As it's been over a week since May ended I thought it was about time I got around to summing MeMadeMay14 up.

So, first off did I manage it?

Yes, everyday I wore an item I'd made, although of course for most many of the days it was the same few items! I didn't interact as much as I'd like with other blogger/sewers out there doing the challenge, as I don't have instagram and ended up having a rather busy month.


What did I get done during the challenge month?

I made 2 new tops, my favourite being the button back blouse, two pairs of pyjamas, and a tunic dress I've yet to blog about. I also refashioned a pair of shoes, some suit trousers and a men's shirt.

What did I learn about my wardrobe?

I learnt that I don't have many summery items in my handmade wardrobe, which I guess is what happens when you start sewing in the autumn. I've also realised more generally that I'm getting to the age where my wardrobe is going through a bit of a style change. I've had things that I've been wearing since my sixth form or early university days that I just feel I've grown out of now, although not literally as such! My skirts are inching downwards and I'm finally realising what styles suit me properly. My handmade wardrobe is also much more colourful with bolder prints than what I usually buy in the shops.

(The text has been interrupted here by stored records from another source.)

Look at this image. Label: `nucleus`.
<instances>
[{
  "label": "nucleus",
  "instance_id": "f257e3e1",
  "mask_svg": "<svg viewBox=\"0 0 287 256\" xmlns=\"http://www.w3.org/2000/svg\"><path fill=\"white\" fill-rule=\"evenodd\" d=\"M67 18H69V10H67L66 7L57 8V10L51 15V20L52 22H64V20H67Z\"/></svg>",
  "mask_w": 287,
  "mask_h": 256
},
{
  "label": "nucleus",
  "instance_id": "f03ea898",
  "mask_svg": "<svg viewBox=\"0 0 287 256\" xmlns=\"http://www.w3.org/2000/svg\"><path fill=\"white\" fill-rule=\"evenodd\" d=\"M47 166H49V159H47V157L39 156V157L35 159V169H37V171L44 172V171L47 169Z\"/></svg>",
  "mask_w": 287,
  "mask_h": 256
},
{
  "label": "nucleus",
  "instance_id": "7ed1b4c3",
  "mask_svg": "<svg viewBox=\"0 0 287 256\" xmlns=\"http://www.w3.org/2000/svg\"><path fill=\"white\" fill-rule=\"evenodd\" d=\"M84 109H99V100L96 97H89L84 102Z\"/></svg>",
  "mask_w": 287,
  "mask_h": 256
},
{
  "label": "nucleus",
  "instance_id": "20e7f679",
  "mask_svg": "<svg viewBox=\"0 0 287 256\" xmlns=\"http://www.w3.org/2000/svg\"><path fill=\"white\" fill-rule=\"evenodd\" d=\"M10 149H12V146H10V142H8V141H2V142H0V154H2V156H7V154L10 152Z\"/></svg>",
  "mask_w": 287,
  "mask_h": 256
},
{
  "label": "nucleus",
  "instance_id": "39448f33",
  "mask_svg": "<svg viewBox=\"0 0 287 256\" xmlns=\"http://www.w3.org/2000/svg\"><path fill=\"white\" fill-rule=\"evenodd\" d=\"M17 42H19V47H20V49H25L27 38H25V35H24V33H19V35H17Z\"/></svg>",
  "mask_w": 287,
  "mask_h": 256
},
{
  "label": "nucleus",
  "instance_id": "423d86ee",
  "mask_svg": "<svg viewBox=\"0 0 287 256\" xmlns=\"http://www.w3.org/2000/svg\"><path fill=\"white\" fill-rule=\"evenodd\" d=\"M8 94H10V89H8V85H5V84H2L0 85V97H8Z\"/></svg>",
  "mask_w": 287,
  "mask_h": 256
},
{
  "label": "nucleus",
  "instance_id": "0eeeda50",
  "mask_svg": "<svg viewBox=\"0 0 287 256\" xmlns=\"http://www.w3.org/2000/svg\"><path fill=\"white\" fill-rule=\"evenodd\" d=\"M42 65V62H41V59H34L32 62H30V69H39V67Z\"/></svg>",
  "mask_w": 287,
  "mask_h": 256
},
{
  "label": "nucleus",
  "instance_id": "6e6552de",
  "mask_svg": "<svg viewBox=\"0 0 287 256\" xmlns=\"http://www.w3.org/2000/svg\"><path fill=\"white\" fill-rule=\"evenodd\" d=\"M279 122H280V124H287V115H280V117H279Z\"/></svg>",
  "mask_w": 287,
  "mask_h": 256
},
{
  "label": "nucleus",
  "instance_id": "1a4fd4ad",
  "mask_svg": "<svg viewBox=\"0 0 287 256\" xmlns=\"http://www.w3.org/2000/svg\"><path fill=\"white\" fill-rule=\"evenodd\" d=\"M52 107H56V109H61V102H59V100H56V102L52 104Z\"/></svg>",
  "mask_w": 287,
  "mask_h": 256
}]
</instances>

I also made a pledge at the start of the year to not buy any clothing, or at least anything I couldn't make myself. We're nearly at the halfway stage and I'm yet to buy any clothes! I've bought shoes and some underwear and I have a huge hole in my favourite pair of jeans so will be replacing them soon (so I don't start showing said underwear), but other than that I've steered well clear of the high street.

I've been sewing now for almost a year and recently started feeling much more confident in my abilities, so the idea of sewing my whole wardrobe for a year doesn't faze me half as much anymore. I love the freedom that sewing brings... it's so rare to find an item of clothing in the shops that is both a nice style, fabric and fits. My next pattern challenge that I've wanted to do for a long time is the Colette trousers. I think this would be a good pattern for my first attempt at adjusting and such a great wardrobe staple... I'm already visioning pairs in black, grey, red, checked and tartan print.